(QUOTED PASSAGE)
##############################

Why POS Terminal Rentals Might Be Right for You

We get a lot of questions surrounding the acquisition of terminals.  And rightly so: it’s a little confusing trying to decide whether POS terminal rentals or a purchase agreement is the right one for you.  What you shouldn’t do is compare the process to buying or leasing a vehicle (of which I’ve made many analogies).  The principles are not the same and it’s important you understand the responsibilities behind owning a terminal before making that decision.

Renting vs. Owning POS Terminals

Many smaller ISOs (Independent sales organizations)  will offer smaller merchants the option to buy their terminal as opposed to paying a monthly rental fee.  And on the surface, this seems like a very attractive option.  The terminal costs are usually around 400-500 dollars.  If you take the average rental fee at around $40 a month, you’ve effectively paid for your terminal after one year.

##############################

(PROVIDED DATA)
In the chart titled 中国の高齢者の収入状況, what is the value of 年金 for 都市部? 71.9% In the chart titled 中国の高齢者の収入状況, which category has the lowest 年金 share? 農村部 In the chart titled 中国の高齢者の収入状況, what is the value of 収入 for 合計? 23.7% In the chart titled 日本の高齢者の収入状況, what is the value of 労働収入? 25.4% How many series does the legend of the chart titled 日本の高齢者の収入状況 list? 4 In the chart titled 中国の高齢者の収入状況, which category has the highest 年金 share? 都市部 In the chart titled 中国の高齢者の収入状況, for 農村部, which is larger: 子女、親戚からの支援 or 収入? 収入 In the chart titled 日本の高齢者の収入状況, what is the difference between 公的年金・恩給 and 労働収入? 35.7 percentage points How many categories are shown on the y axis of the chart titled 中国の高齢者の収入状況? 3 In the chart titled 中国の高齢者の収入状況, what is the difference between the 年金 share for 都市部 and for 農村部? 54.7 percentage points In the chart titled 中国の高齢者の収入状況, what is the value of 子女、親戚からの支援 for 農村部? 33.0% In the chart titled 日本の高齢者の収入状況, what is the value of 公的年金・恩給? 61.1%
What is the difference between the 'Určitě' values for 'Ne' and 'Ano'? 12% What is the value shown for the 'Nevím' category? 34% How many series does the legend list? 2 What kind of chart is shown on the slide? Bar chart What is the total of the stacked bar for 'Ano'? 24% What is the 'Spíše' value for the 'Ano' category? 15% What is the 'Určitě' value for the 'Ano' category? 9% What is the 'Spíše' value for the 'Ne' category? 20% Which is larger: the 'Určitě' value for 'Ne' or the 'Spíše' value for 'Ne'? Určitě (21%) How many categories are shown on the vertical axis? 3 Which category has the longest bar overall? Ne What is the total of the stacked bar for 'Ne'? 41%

##############################

(ASSIGNED TASK 1)
Answer the following from the article on POS terminal rentals.
(a) To what process does the article warn against comparing the acquisition of terminals?
(b) What do terminals usually cost, according to the article?
(c) What average monthly rental fee does the article use?
(ASSIGNED TASK 2)
Extend the article on POS terminal rentals with the next passage, following on from its final sentence.

(TASK OUTPUT 1)
(a) Buying or leasing a vehicle.
(b) Around 400-500 dollars.
(c) Around $40 a month.

(TASK OUTPUT 2)
But what happens after you own the device?  Well, the onus now becomes yours to ensure that you are always compliant with the rules and regulations set forth by the card associations.  Card associations (Visa, MasterCard and Interac) have a set of rules that are in place to ensure that cardholder data is safely processed.  These rules are typically the ones of PCI (Payment Card Industry) and carry hefty fines should they be compromised.

Advantages to POS Terminal Rental

When you rent a terminal from your Acquirer, it is your Acquirer’s responsibility to ensure that your POS is always up to date and in line with the latest set of regulations.  Should any rules change or become amended (and they are on a regular basis as fraudsters find new ways to compromise devices), your Acquirer is responsible for swapping out that terminal.  If you own the device, it is still the Acquirer’s responsibility to ensure your device is up to date (however, now the cost is yours to bear).  So if your device needs to have a software update, you will need to pay for the update itself and any costs associated with it, such as having a technician come onsite to perform the download.   This could account for a couple hundred dollars each time.

As well, if your device breaks and malfunctions, if you’ve purchased the device, you’ll be require to pay for service and perhaps the cost of a new device in order to replace.  In rental agreements, your replacement and service costs are covered in the monthly fee.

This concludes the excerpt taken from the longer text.